Le Bateau Inter-lignes
Septième édition - Édition
2000
reportage -texte et photos- de Francesco Biamonte
Une croisière
pour la traduction |
Un forum pour échanger
Un forum pour l'échange littéraire, un point
de rencontre pour tous ceux que la littérature et l'interculturalité
intéressent : voilà ce qu'est le Bateau inter-lignes.
La manifestation est unique en son genre: vous montez à
bord le matin, et vous voilà embarqué jusqu'au
soir avec des libraires, des éditeurs, des écrivains,
des traducteurs, des enseignants, et des gens de théâtre,
des journalistes, des diffuseurs, des responsables d'institutions
culturelles, des bibliothécaires, des libraires, des
politiciens que le problème intéresse, des particuliers
qui se sentent concernés (et ils ont bien raison).

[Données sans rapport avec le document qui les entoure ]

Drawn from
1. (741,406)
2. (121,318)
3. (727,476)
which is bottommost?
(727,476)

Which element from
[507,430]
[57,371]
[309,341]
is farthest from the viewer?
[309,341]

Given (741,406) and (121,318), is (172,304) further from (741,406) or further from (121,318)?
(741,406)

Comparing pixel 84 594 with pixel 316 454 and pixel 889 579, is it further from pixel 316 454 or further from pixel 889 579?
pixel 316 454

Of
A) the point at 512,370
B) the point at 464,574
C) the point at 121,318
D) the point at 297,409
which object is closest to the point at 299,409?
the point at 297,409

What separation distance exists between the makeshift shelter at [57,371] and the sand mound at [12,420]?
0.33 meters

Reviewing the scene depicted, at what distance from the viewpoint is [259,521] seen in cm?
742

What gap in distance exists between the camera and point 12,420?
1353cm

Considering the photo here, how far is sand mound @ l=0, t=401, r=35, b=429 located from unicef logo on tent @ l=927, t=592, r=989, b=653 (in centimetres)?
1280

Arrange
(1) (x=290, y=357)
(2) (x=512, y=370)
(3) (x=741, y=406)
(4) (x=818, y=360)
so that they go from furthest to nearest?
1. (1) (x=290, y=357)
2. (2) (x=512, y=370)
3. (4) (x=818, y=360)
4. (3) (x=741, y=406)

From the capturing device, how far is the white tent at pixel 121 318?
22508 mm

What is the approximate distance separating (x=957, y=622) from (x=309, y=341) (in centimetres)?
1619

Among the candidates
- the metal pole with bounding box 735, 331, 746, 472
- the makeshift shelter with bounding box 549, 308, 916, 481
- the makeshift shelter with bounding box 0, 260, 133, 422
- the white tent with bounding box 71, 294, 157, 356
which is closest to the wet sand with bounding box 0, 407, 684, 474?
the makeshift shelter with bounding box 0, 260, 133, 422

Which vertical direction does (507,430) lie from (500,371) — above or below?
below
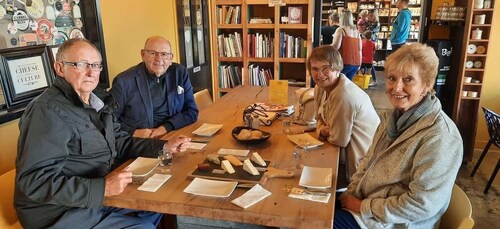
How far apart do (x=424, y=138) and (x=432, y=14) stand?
3.36 m

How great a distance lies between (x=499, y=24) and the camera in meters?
3.73

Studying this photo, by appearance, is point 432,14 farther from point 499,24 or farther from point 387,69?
point 387,69

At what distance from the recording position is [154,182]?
1.50 m

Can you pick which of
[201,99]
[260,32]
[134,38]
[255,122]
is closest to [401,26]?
[260,32]

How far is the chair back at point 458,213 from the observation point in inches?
50.1

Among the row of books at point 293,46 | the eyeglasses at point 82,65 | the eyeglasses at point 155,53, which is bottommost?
the row of books at point 293,46

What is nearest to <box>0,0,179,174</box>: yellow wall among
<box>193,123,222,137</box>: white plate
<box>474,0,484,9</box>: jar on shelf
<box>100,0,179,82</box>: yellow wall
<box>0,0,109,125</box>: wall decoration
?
<box>100,0,179,82</box>: yellow wall

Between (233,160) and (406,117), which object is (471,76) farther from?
(233,160)

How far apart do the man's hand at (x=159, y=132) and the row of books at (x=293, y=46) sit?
2345mm

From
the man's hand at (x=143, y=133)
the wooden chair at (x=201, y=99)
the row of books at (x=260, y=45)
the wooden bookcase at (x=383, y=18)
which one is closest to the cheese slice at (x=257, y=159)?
the man's hand at (x=143, y=133)

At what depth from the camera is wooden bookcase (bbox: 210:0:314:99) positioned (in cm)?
422

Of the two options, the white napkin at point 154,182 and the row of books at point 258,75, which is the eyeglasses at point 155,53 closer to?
the white napkin at point 154,182

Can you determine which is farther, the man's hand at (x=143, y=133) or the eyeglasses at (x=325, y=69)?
the man's hand at (x=143, y=133)

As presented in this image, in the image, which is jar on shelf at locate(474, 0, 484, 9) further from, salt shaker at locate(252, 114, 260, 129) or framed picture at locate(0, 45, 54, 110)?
framed picture at locate(0, 45, 54, 110)
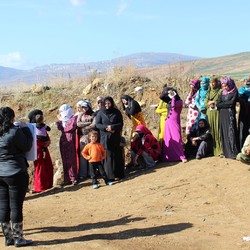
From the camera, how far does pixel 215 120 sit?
9.92 m

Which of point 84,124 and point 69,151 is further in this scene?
point 69,151

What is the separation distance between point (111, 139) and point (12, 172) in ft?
13.5

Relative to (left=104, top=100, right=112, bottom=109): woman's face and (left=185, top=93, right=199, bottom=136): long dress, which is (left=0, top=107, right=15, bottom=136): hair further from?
(left=185, top=93, right=199, bottom=136): long dress

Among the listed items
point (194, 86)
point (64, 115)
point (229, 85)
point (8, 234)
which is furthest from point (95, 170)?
point (8, 234)

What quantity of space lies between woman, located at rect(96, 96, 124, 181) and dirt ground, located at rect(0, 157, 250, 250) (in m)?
0.33

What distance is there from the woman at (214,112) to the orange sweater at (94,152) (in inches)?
86.6

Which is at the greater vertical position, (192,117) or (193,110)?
(193,110)

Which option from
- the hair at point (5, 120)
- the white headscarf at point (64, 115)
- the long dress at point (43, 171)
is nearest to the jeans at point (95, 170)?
the long dress at point (43, 171)

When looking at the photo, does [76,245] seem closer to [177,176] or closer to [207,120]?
[177,176]

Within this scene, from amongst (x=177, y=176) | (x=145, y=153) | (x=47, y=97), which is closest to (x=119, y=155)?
(x=145, y=153)

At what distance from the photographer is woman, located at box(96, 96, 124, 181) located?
32.9ft

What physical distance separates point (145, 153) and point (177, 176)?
4.28 feet

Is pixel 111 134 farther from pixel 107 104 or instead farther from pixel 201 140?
pixel 201 140

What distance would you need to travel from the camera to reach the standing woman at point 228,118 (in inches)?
368
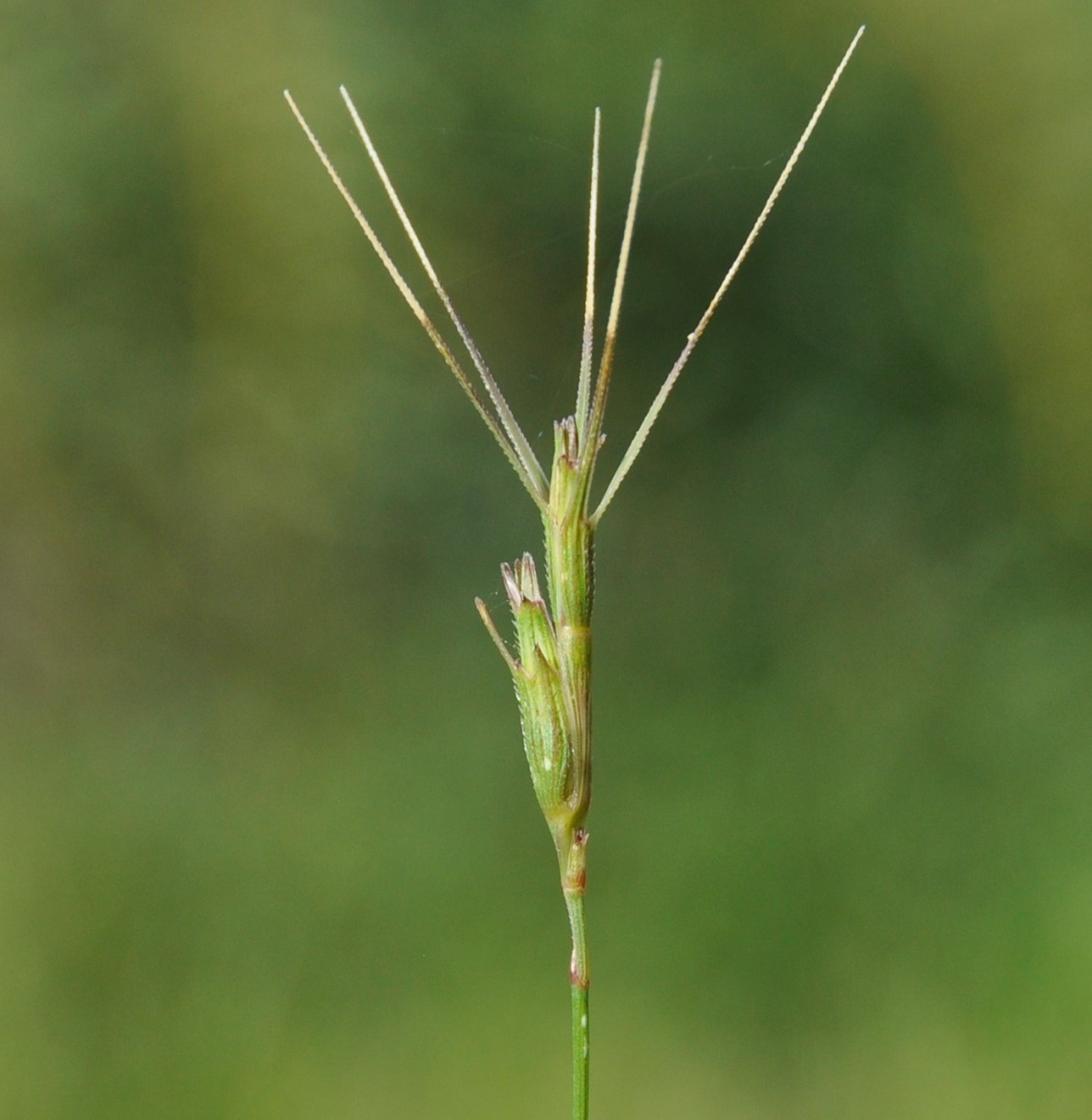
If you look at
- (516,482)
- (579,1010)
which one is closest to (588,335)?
(579,1010)

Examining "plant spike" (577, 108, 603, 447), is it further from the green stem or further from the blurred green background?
the blurred green background

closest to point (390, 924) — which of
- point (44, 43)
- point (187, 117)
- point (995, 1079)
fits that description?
Answer: point (995, 1079)

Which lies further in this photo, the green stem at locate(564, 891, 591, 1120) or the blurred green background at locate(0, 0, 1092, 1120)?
the blurred green background at locate(0, 0, 1092, 1120)

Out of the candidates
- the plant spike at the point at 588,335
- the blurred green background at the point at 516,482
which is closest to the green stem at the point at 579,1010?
the plant spike at the point at 588,335

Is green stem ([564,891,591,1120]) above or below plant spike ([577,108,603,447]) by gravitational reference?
below

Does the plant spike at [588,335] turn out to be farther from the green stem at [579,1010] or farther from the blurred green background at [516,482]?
the blurred green background at [516,482]

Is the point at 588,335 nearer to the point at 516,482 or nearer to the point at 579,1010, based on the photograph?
the point at 579,1010

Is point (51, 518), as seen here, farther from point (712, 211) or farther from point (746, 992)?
point (746, 992)

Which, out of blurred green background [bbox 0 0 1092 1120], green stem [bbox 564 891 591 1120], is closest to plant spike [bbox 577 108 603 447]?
green stem [bbox 564 891 591 1120]
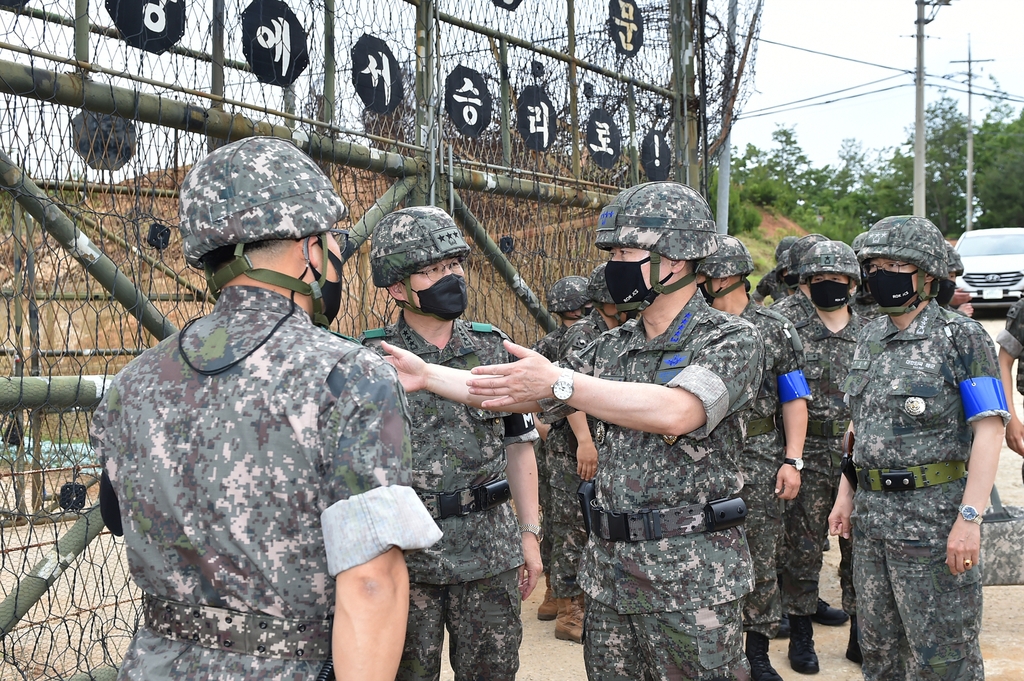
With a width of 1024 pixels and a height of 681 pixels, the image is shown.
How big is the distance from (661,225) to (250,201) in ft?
4.92

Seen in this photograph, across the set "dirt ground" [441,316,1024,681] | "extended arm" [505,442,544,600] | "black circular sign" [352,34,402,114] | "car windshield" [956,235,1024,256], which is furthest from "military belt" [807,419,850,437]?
"car windshield" [956,235,1024,256]

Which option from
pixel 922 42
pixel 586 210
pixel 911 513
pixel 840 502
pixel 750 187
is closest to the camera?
pixel 911 513

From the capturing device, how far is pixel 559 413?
280 centimetres

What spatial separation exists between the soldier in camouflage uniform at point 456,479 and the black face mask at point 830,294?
260cm

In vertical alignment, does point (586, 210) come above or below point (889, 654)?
above

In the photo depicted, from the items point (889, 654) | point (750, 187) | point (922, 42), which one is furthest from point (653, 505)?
point (750, 187)

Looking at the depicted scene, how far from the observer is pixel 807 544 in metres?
5.01

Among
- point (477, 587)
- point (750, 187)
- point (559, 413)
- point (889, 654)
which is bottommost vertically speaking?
point (889, 654)

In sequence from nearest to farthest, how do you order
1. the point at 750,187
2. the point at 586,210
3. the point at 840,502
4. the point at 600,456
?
1. the point at 600,456
2. the point at 840,502
3. the point at 586,210
4. the point at 750,187

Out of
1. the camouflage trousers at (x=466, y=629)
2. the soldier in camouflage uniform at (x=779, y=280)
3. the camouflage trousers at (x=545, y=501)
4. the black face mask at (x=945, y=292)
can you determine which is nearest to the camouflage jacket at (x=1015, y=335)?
the soldier in camouflage uniform at (x=779, y=280)

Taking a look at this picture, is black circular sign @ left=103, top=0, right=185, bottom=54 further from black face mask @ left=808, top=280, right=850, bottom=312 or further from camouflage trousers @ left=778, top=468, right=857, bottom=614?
camouflage trousers @ left=778, top=468, right=857, bottom=614

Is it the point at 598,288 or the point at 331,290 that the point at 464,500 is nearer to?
the point at 331,290

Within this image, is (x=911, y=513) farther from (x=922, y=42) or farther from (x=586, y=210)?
(x=922, y=42)

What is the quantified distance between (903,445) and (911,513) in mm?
261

Tables rondes et ateliers sont au programme de cette croisière,
et aussi des plages plus libres pour s'aborder (sic!), faire
connaissance, échanger des points de vue, s'adresser
des encouragements ou des critiques, s'informer, envisager
des collaborations. C'est aussi le moyen d'attirer l'attention
des médias et du public sur une activité centrale
de la vie littéraire et un point crucial de l'interculturalité
qui pourtant reste largement dans l'ombre: la traduction..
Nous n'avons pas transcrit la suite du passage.